* **What is being asked**: Exact copy, pictures excluded: write out every line below.

* **Input data**:

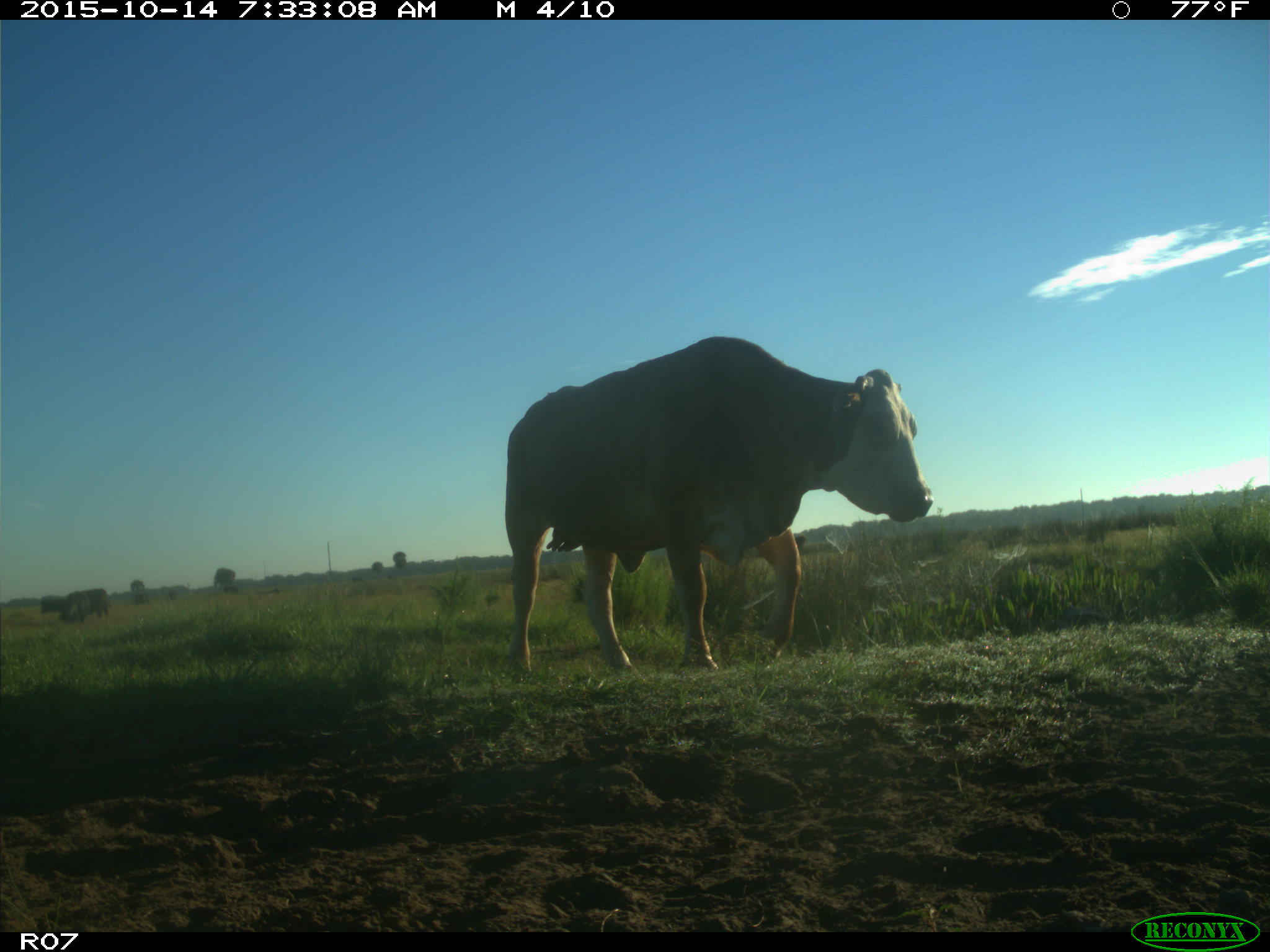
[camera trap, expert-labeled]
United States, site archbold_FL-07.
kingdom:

* **Answer box**:
[camera trap, expert-labeled]
United States, site archbold_FL-07.
kingdom:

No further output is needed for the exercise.